I'm an engineer not a bean counter. The reason we use cycles and hours has nothing to do with bean counting. Those measures are surrogates for the strain history of the part in question and in metals that don't have a yield point (ie Everything except steel) the stress history determines when the component will fracture.

We make estimates based on experiment as to how long a component will last, then we apply safety factors to that estimate. When the aircraft is in service, we monitor all failures and continue testing to refine those estimates based on experience.
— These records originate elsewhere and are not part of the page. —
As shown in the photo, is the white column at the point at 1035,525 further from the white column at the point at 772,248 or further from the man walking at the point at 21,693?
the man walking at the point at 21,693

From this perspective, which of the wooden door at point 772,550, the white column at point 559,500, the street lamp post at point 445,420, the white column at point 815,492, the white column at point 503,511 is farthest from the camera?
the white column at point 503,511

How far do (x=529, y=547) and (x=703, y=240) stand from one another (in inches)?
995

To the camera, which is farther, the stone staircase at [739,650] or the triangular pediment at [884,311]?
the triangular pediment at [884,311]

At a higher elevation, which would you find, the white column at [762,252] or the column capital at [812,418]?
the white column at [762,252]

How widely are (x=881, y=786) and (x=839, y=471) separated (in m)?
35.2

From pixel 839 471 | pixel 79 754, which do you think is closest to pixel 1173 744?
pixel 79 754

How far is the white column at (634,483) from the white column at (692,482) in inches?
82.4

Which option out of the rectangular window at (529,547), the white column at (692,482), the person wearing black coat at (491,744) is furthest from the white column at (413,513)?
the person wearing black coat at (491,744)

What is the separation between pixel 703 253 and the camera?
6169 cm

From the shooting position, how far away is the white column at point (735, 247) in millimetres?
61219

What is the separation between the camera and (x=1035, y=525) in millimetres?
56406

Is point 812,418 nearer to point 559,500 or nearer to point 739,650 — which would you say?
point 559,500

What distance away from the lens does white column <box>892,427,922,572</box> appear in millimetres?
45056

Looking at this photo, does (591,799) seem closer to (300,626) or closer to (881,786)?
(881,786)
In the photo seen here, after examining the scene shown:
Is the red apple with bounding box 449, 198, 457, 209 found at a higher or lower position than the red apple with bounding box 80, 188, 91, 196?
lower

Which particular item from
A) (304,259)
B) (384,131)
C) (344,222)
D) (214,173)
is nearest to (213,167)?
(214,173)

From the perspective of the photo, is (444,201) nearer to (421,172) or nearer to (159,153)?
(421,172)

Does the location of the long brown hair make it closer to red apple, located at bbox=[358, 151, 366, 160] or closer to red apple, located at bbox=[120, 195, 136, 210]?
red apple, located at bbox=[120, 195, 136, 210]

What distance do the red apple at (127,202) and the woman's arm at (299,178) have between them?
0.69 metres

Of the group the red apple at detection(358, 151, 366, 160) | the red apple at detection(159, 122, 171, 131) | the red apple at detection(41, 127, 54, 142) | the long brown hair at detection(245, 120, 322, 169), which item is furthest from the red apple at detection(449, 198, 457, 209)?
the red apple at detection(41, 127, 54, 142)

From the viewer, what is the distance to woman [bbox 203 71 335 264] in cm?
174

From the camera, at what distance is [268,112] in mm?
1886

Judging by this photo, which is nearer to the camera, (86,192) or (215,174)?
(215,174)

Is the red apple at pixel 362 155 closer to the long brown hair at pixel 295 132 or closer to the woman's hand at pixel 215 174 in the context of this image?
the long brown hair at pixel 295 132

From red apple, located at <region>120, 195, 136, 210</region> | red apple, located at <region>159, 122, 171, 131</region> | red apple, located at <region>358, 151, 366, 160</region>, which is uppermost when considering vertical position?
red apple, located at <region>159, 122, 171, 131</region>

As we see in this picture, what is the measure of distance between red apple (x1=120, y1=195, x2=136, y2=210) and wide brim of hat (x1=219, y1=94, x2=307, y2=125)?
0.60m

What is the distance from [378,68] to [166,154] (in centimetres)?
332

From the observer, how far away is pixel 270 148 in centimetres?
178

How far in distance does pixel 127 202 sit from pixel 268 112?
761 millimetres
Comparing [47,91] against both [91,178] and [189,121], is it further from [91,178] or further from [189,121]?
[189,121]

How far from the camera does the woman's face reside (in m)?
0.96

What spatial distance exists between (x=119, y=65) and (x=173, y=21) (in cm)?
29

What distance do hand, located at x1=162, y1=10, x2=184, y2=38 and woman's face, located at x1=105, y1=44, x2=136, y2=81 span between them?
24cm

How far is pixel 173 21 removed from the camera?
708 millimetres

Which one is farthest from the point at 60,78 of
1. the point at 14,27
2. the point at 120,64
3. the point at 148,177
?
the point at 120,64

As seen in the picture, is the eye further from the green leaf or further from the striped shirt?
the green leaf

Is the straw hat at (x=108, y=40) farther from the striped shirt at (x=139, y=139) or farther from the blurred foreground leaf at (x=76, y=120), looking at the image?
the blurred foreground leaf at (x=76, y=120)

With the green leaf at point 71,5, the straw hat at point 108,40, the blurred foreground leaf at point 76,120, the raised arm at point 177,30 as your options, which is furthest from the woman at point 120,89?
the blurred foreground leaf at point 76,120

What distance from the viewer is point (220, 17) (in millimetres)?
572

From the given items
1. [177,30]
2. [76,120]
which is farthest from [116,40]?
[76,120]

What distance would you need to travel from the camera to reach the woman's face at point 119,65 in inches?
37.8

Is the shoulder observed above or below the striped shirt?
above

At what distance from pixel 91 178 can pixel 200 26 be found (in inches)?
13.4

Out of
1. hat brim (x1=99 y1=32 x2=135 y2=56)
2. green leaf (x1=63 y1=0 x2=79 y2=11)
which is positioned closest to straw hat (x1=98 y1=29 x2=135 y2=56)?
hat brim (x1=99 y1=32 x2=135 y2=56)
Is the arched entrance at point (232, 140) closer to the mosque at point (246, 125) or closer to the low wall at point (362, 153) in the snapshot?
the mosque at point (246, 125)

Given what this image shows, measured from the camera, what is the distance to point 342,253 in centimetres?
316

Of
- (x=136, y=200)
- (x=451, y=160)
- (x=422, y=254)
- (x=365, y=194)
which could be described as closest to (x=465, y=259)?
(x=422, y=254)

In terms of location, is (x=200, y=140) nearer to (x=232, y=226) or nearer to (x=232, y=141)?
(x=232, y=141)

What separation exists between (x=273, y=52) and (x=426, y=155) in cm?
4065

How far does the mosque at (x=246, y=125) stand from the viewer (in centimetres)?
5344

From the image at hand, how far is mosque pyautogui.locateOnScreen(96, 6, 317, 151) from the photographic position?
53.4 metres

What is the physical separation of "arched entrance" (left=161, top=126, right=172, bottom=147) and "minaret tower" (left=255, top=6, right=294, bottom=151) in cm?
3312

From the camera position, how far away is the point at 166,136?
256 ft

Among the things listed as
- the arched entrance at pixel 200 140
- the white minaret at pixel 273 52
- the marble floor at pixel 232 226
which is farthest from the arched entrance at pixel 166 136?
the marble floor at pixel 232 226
In more than one case I dealt with, we actually reduced the number of failures by extending the time in service limits for an assembly, see if you can work out why.

In other words, try telling a turbine disk or a chunk of aluminium that its life in service is really infinite, it's just that bean counters make us change them.


Ozaub has already explained that Boeing had a problem with quality control in relation to the adhesive system it once used. That does not mean that the process was defective, it means that Boeing discovered after the fact that it could not precisely control the manufacturing conditions tightly enough to ensure a sufficiently reliable bonding system.


Before you yappers now scream for more of Boeing s blood, by "sufficiently", I do not mean 100% guarantee, I mean to an extent to where any defects are small enough to not result in stress concentration likely to cause severe crack growth during the expected service life of the aircraft which is god knows how many thousand hours and cycles (60,000 hrs? 60,000 cycles?).

The bloody aircraft has not done badly considering, and the safety measures worked as advertised. The only issue for Boeing is that the problem surfaced considerably earlier than expected.

The question is now to work out how extensive the problem is and determine what the best inspection methods are and what the repair schemes are.

I'm also getting fed up with what I term "The pprune effect" whereby every self proclaimed expert offers a solution from within their own expertise.

By that I mean; when there is an aircraft accident, Prune attracts the computer expert who posits the cause as a software problem. The chemist suggests the fuel was faulty. The teacher wonders about the pilot training and the lawyer blames it all on criminal negligence by the designer.

If you have never worked with aircraft, I wish some of you might be a little more tentative in coming to conclusions.

Last edited by Sunfish; 9th Apr 2011 at 02:11.